Much of this moral degeneration seems to take root in the economic philosophies that have invaded the Christian church, specifically, the prosperity gospel. This viewpoint essentially holds that god is in control of all of our lives, and that we should not look for structural or social problems that are impacting our life — society is not to blame, because your struggle is gods gift. It is god who bestows and takes away wealth, so if you keep your finances in order, and donate to churches, you will have financial success. On the surface, this is a humbling pathos, we all must carry our burden. In fact, Karl Marx had an extremely similar outlook on our social order in Critique of the Gotha Program, where we get the famous lines, “From each according to his ability, to each according to his needs…” The reality is that this philosophy is driven for economic profit by the modern mega church.

This is not a castigation of faith, nor is this an essay meant to rant against financial Christianity. What I am correlating is how our financial institutions such as banks and investment companies, control our political process — validated through the Citizens United legislation/ruling and unregulated by the withdraw of Glass-Steagall. Now corporations are unregulated in how they affect political discourse (through the control of media outlets) and who we vote for (through the necessity of million and billion dollar campaigns). We the citizens have been muscled-out of our own democracy, by our own ignorance of the political process, in blindly following those in power as they changed the rules to benefit the economic elite. While this was unfolding, we allowed our churches to be invaded by the same economic despotism. We have forgotten that we are all lambs, we all share the same suffering and that through community, we heal. The prosperity gospel is no different than the “Pull-Yourself-Up-By-Your-Bootstrap” ethos, they both wish for you to ignore the reality that there can be absolutely no success without assistance from others. A small, million dollar loan is what it takes to be president, or that changing your church into a life coaching business venture at a time when church attendance is decreasing, will turn you into a billionaire minister.

Sure, you could argue it was all god’s doing, completely out of our hands except for the desire to succeed. But then, what of the four Gospels, and the thousands of pages of discourse in which Christ was demanding that we take accountability for our own lives? What about Christ, chasing the money lenders out of the church and ensuring that those he walked amongst were the least among us? I can not speak for god, Christ, those who attend church, those who believe and do not — I can only write what I know. I know that we are not meant to be this isolated, we are not meant to look at everyone as different, we are not supposed to seek revenge for every slight, we are not supposed to have war all the time, we are not supposed to ignore the poor, the meek, the infirm, the homeless.

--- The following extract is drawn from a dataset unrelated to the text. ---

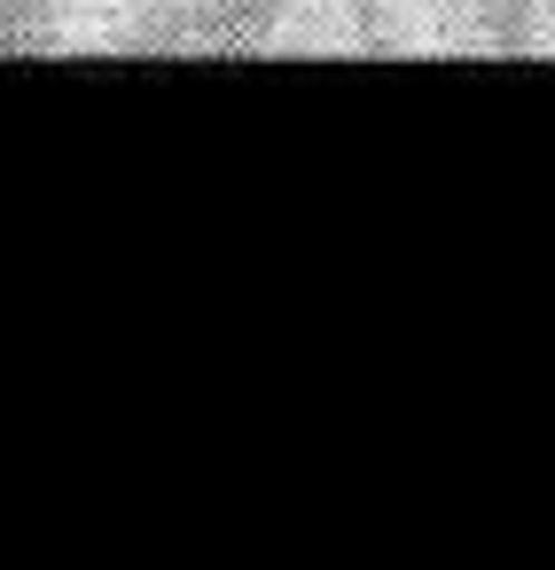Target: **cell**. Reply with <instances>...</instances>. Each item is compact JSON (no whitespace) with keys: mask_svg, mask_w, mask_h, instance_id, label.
Segmentation results:
<instances>
[{"mask_svg":"<svg viewBox=\"0 0 555 570\" xmlns=\"http://www.w3.org/2000/svg\"><path fill=\"white\" fill-rule=\"evenodd\" d=\"M103 56H290L337 48V0H95Z\"/></svg>","mask_w":555,"mask_h":570,"instance_id":"1","label":"cell"},{"mask_svg":"<svg viewBox=\"0 0 555 570\" xmlns=\"http://www.w3.org/2000/svg\"><path fill=\"white\" fill-rule=\"evenodd\" d=\"M352 56H555V0H337Z\"/></svg>","mask_w":555,"mask_h":570,"instance_id":"2","label":"cell"},{"mask_svg":"<svg viewBox=\"0 0 555 570\" xmlns=\"http://www.w3.org/2000/svg\"><path fill=\"white\" fill-rule=\"evenodd\" d=\"M95 40V0H0V56H71Z\"/></svg>","mask_w":555,"mask_h":570,"instance_id":"3","label":"cell"}]
</instances>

I used to work at book store during my undergrad studies. It is a company based out of Alabama that actively promotes itself as a Christian based corporation. This means that the business is run along christian values. The store had two major draws that its major competitor lacked: first, it had a massive Christian book section. You could find every major writer for the last fifty years in that section, it took up a large portion of the store. The second, the largest collection of pornographic magazines outside of an adult/sex store. So, you could pick up Joel Olsteen’s latest work on the prosperity gospel, get your book signed by Ann Coulter or Mike Huckabee, grab a coffee and the latest issue of Juggs or Penthouse, all in one trip.